- [Required tasks]
• A. According to the Amazing Grace passage, in what year was John Newton's hymn written?
• B. Copy the Amazing Grace passage word for word, from "Even though it" up to and including "but now I see.".

- [Source passage]
###

Even though it was written in 1779, John Newton’s hymn “Amazing Grace” remains a favorite of Christians everywhere. It has aptly been called the “Anthem of Southern Baptists” because of its powerful and poetic expression of the truths of the gospel that Baptists hold dear. Unfortunately, when we sing the old familiar hymns, we may mouth the words without reflecting on the great truths that they express. Let’s think for a moment about one of the great doctrines that the hymn articulates. The hymn opens with the exclamation:

Amazing grace, how sweet the sound that saved a wretch like me, I once was lost, but now am found, was blind, but now I see.

The verse offers a vivid description of the helpless state of the lost sinner. He is a “wretch,” an utterly despicable person. The words “I once was lost, but now am found” evoke memories of the parable of the loving father and lost son in Luke 15 and remind us that we were all prodigals who were completely unworthy of the Father’s love. But Newton did not stop there. He reminded us that we wretches, we prodigals, were blind to the truths of the gospel until God’s amazing grace gave us sight. The same great grace that saves wretches, that seeks and finds the lost, opens the blind eyes of the sinner to the glories of Christ. The statement brims with biblical insight.

The prophet Isaiah foretold that when the reign of the Messiah dawned, “Then the eyes of the blind will be opened, and the ears of the deaf unstopped” (Isa. 35:5). The Gospels show that Jesus confirmed his identity as the Messiah by fulfilling Isaiah’s prophecy, by opening blind eyes and unstopping deaf ears.

###

- [Data shown]
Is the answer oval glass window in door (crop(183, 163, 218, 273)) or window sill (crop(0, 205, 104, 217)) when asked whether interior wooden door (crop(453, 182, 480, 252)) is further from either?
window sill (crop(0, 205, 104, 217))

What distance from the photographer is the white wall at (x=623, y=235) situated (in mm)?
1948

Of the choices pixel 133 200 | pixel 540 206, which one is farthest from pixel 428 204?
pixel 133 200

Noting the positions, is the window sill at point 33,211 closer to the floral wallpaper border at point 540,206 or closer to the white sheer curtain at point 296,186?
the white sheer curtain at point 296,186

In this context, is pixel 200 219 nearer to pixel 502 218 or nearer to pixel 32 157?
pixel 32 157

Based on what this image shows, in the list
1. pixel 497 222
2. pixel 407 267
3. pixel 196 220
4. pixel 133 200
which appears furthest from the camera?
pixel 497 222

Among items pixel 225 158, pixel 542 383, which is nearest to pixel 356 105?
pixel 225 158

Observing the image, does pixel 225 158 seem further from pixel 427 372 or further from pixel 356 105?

###

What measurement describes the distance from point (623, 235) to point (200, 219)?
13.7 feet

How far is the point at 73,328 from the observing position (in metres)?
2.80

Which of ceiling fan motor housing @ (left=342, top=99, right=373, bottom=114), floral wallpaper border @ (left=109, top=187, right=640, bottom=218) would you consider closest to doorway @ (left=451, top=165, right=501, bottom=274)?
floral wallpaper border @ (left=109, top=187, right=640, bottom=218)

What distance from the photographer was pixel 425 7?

###

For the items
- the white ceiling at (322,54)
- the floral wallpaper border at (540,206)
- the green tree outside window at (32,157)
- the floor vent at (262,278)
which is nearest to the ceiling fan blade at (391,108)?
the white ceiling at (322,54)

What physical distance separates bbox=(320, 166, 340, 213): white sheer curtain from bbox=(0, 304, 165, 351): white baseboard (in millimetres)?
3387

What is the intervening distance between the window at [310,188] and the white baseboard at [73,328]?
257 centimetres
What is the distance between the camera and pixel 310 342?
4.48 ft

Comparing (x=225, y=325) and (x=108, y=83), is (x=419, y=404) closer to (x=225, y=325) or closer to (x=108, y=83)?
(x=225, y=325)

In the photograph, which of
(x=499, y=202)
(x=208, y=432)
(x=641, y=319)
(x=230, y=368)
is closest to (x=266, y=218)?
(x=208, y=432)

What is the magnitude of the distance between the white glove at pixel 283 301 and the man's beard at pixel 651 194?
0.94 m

###

- [Exercise responses]
• A. 1779

• B.
Even though it was written in 1779, John Newton’s hymn “Amazing Grace” remains a favorite of Christians everywhere. It has aptly been called the “Anthem of Southern Baptists” because of its powerful and poetic expression of the truths of the gospel that Baptists hold dear. Unfortunately, when we sing the old familiar hymns, we may mouth the words without reflecting on the great truths that they express. Let’s think for a moment about one of the great doctrines that the hymn articulates. The hymn opens with the exclamation:

Amazing grace, how sweet the sound that saved a wretch like me, I once was lost, but now am found, was blind, but now I see.